Daei war schon damals allen Professionellen klar: Jugendhilfe muss präventiv sein, bevor sie irgend etwas anderes sein kann. Prävention muss systemisch und generell geschehen, bevor gezielte und individuelle 'Maßnahmen' fachlich sinnvoll überhaupt erst erwogen werden können.
Die Finanzierung der Jugendhilfe darf daher auf die Dauer nicht vom Anspruch abhängen, der entsteht, sobald das Kind in den Brunnen gefallen und ein Fall gewworden ist. Mit andern Worten, Tagessätze sind eine Falle, die zu einer Vervielfachung und zur... Verhärtung der Fälle führt. Wobei die fiskalischen Unkosten in astronomische Höhe steigen, die freilich von den menschlichen Unkosten weit überboten werden.

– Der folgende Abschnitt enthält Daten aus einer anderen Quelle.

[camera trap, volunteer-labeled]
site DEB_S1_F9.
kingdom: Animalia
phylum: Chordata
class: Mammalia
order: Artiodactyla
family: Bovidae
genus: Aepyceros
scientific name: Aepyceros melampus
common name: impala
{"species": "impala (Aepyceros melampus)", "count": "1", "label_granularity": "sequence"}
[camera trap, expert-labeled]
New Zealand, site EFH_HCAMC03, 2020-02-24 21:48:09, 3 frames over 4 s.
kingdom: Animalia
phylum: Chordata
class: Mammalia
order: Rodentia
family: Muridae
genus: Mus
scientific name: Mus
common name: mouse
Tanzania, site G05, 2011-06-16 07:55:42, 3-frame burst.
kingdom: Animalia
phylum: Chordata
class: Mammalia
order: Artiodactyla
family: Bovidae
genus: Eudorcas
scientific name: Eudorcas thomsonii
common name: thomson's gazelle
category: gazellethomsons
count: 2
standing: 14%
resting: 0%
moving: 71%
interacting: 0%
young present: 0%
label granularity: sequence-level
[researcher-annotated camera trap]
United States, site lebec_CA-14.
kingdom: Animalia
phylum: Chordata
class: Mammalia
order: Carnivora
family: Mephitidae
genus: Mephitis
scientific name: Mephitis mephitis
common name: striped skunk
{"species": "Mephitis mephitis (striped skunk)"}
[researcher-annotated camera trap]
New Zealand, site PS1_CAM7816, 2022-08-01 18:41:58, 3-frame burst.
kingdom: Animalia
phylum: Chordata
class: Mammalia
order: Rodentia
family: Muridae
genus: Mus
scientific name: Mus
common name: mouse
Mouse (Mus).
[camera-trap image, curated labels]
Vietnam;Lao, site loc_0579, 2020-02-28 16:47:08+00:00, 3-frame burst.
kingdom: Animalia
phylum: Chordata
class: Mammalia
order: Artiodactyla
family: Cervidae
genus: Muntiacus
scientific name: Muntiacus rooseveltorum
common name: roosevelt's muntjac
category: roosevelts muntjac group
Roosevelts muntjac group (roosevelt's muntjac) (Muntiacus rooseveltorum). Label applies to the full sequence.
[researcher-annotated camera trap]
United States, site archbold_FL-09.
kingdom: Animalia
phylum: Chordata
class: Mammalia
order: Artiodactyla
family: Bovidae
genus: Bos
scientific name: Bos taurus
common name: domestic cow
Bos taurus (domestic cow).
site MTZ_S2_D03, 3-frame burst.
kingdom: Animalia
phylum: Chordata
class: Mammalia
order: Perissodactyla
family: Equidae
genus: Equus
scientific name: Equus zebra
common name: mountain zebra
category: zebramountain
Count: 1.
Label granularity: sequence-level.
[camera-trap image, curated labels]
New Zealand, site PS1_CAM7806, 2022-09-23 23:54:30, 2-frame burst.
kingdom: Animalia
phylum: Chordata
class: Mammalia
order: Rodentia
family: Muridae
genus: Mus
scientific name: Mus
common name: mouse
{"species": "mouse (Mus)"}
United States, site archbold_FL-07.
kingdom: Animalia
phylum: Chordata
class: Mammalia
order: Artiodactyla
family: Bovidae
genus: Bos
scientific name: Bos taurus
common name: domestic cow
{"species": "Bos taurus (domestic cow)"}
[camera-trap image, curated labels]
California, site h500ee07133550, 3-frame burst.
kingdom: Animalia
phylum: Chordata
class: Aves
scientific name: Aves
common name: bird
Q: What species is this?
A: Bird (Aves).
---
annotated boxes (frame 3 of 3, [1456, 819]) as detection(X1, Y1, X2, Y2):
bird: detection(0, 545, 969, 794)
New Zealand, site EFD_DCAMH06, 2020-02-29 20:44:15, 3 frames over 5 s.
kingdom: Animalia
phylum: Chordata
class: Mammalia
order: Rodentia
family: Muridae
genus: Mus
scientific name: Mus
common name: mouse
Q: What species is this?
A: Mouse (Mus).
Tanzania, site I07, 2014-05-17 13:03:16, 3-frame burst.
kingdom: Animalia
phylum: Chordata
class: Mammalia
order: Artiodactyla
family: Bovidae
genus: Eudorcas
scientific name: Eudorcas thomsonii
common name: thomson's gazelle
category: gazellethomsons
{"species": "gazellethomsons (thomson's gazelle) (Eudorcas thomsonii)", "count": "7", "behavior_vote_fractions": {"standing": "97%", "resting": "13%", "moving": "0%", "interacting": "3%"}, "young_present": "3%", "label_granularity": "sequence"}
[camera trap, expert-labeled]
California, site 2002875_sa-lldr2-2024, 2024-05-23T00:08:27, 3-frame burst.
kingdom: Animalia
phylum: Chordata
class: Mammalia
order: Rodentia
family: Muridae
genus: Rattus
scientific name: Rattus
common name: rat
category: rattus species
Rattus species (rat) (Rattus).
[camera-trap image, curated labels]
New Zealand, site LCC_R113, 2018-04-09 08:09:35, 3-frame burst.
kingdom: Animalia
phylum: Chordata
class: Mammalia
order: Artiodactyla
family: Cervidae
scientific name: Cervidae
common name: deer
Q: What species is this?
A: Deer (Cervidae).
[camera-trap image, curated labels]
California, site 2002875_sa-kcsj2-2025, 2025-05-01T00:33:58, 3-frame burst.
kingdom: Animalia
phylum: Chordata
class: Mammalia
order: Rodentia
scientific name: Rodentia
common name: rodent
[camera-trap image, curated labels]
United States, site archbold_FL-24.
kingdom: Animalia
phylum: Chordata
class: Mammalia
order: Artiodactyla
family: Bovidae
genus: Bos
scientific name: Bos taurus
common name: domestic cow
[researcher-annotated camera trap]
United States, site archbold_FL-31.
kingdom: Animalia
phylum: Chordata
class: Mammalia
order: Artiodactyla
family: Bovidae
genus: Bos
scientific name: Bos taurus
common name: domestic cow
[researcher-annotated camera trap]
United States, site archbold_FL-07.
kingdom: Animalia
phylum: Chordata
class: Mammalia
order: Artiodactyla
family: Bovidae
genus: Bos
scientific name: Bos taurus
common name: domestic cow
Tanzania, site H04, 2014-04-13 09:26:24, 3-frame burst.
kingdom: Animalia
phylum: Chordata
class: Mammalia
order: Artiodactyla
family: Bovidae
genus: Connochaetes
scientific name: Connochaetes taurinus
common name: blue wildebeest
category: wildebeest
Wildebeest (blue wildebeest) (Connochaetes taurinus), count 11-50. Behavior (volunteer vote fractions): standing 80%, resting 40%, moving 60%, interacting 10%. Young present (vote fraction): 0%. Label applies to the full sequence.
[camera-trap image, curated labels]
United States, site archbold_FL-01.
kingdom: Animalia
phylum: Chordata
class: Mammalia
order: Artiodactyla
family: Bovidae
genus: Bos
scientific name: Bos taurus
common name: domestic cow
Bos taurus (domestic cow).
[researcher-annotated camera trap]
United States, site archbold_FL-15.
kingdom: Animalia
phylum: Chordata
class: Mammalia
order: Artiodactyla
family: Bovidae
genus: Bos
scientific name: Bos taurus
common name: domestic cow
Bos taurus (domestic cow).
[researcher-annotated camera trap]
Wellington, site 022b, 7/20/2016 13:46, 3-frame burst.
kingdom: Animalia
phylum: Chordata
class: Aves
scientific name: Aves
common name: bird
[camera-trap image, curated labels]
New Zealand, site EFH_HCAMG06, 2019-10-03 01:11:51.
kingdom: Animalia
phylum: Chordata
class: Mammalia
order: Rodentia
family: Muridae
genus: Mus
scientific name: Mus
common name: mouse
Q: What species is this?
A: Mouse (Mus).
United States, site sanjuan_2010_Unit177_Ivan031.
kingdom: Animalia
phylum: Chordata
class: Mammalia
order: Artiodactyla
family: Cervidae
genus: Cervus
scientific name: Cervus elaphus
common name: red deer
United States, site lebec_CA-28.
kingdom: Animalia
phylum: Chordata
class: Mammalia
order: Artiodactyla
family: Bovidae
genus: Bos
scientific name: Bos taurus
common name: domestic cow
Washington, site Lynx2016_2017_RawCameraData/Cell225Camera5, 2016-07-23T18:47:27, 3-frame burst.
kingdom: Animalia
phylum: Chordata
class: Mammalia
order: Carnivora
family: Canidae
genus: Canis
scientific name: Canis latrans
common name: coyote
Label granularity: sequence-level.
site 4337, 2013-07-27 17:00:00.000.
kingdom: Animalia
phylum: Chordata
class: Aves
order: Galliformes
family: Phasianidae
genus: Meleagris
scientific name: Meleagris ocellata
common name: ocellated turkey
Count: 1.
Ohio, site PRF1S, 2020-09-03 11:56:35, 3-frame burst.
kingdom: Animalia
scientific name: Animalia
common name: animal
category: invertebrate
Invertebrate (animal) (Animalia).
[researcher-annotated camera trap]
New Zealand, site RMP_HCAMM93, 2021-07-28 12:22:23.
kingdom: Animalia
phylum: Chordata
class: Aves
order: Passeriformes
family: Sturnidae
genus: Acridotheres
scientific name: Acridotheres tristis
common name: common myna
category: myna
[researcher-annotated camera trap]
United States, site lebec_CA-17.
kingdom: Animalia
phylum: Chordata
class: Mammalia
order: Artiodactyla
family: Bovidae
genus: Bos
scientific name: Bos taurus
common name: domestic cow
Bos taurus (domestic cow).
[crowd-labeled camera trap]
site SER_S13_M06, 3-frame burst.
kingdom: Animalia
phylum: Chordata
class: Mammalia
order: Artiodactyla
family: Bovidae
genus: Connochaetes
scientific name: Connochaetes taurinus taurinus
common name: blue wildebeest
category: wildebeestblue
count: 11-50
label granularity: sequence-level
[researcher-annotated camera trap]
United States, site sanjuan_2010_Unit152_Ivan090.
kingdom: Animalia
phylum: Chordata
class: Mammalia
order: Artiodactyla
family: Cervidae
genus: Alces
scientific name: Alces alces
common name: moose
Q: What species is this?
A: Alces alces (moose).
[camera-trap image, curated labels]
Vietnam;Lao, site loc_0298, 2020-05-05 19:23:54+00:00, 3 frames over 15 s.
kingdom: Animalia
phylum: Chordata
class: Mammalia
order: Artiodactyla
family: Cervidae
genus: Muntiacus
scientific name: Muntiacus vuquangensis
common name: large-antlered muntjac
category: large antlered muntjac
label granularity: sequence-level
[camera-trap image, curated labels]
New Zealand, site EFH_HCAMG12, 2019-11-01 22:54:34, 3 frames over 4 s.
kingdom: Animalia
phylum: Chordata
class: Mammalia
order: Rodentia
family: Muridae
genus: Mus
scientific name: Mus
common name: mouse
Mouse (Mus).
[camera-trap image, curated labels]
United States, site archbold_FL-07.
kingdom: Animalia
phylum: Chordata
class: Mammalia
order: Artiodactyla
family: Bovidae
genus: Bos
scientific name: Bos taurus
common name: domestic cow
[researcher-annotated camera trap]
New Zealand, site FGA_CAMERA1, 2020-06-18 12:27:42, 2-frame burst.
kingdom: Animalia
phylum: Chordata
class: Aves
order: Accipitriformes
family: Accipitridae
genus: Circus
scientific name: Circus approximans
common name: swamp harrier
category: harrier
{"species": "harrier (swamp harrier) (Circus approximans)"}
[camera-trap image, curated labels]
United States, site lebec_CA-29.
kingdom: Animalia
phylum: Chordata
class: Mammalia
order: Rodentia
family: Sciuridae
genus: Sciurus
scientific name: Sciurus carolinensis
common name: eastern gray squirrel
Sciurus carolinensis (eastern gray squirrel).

Es kam die Idee auf, die Töpfe für Einzelmaßnahmen und für Jugendarbeit in sogenannten Sozialraumbudgets zusammenzufassen und die je spezifische Verteilung dem einzelnen Träger anzuvertrauen. Die Idee hatte freilich einen teuflischen Pferdefuß: Da die Töpfe nicht unerschöpflich sind, muss man die Zahl der in Frage kommen- den Träger eng begrenzen. Wer muss begrenzen? Das Jugendamt! Nach diesem Plan sollten die Jugendämter befugt werden, sich die Träger, die zu ihnen passen, herauszupicken und... alle anderen am langen Ast vertrocknen zu lassen.
Eine rein verwaltende Behörde wäre zum geldgebenden Vorgesetzten der klinischen Sozialarbeit geworden.
Dass das eine fachliche Katastrophe wäre, hätte in diesen unseren Tagen wohl kaum Anstoß erregt. Gar manches Jugendamt war nur allzu bereit, auf dieses "Angebot" aufzuspringen. Aber es gibt Richter in diesem Land. Dass das Ding nicht mit den Grundsätzen unserer Verfassung vereinbar ist, sprang ihnen ins Auge, und so sind wir nochmal davon gekommen.